BEM vs. Personalgespräch

  • Hallo,


    ich benötige mal wieder fachliche Unterstützung:

    Sachlage: Gleichgestellter Mitarbeiter seit über 1 Jahr au-geschrieben. BEM-Erstgespräch Juni/ Juli 2020, kein Folgegespräch, keine Maßnahmen eingeleitet trotz Anfragen der Interessenvertreter und des Mitarbeiters. Mitarbeiter hat einige Vorschläge dem Vorsitzenden des BEM-Teams unterbreitet. Ergebnis eines BEM-Verfahrens kann wohl auch ein Auflösungsvertrag mit Abfindung sein!? Umschulung!? Jetzt Gespräch Arbeitnehmer und Arbeitgeber, dieses Gespräch soll nicht innerhalb des BEM`s stattfinden, sondern als Personalgespräch (Information des Arbeitgebers).

    Ich als SBV würde dem gern widersprechen (ich nenne dies mal so, Herr des BEM-Verfahrens ist der Mitarbeiter), da es im BEM-Verfahren nicht weiter geht (evtl. "verschleppt", verzögert wird), man dies ja im Zusammenhang sehen muss und ich nicht verstehe, warum es losgelöst vom BEM sein soll, dieses Gespräch hat auch Auswirkungen auf das BEM und im BEM-Gespräch getroffene Absprachen auch protokolliert werden müssen. Zu berücksichtigen ist, dass der Mitarbeiter im "Fokus des AG" steht.

    Dies ist eine grobe/ kurze Übersicht.


    Würdet Ihr dies auch im BEM anstatt in einem Personalgespräch klären? Gibt es Möglichkeiten, dies dann auch als BEM-Gespräch "durchzusetzen"? und den Entscheidungsprozess zu beschleunigen, dass es auch zum Ergreifen von Maßnahmen kommt? Ich habe das Gefühl, wir rennen gegen eine Wand, es geht nicht vorwärts. :(

    Für andere Vorschläge, weiterführende Infos wäre ich auch sehr dankbar


    Randnotiz: IFD ist prinzpiell schon mit im Boot


    Vielen Dank und herzliche Grüße


    Di

    2 Mal editiert, zuletzt von di ()

  • Hallo,


    statt irgendwo rumzugoogeln, solltest Du Dich mal dringend mit § 167 Abs. 1 SGB IX, dem Präventionsverfahren, auseinandersetzen, das für schwerbehinderte/gleichgestellte AN gesetzliche Pflicht des AG ist.

    Und eigentlich solltest Du davon schon auf Deinem allerersten SBV-Grundseminar gehört haben.

  • ...dieses Gespräch hat auch Auswirkungen auf das BEM und im BEM-Gespräch getroffene Absprachen auch protokolliert werden müssen. ....

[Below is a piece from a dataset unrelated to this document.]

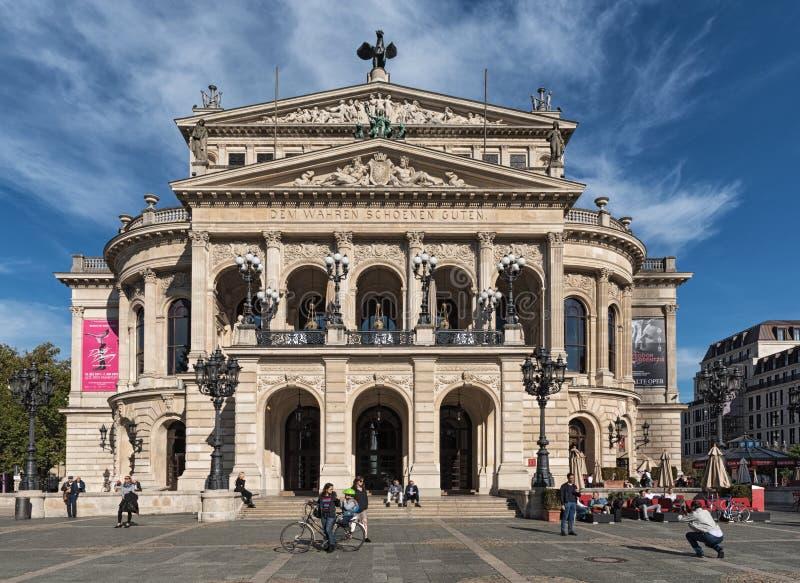 Vue de l'oquare d'opéra et de l'opération reconstruite d'alte de maison, ou vieil opéra, Francfort sur Main, Allemagne photographie stock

    Woher weist du, dass es Auswirkungen haben wird?

    Hier sollte man schon das Personalgespräch vom BEM trennen.


    Ja es ist ärgerlich, wenn ein BEM verschleppt wird oder kein echtes BEM ist. Aber daran machst du nicht viel.

    Ich an deiner Stelle würde meinen Schützling bequatschen, mit zum Personalgespräch gehen. Sollten tatsächlich Themen aus dem BEM auf den Tisch kommen (Was aus Datenschutz nicht darf), kann man auf diesen Verstoß hinweisen.
    Ansonsten im Gespräch aufs BEM verwweisen und ggf. das Gespräch abbrechen.

    Und dann mal dringend Euer BEM-Konzep überdenken.. und ggf. dem Mitarbeiter einen RA empfelen um ein ordnungsgemäßes BEM einzuklagen.



    ...

    § 167 Abs. 1 SGB IX, dem Präventionsverfahren...

    Ich bin ja noch nicht lange im Forum, aber du solltest hier mal ein Buch zu schreiben, ;) du könntest hier viele verkaufen. :D

    Wobei ich zugeben muss, das ich in Sachen Präventionsverfahren auch noch üben/erziehen muss.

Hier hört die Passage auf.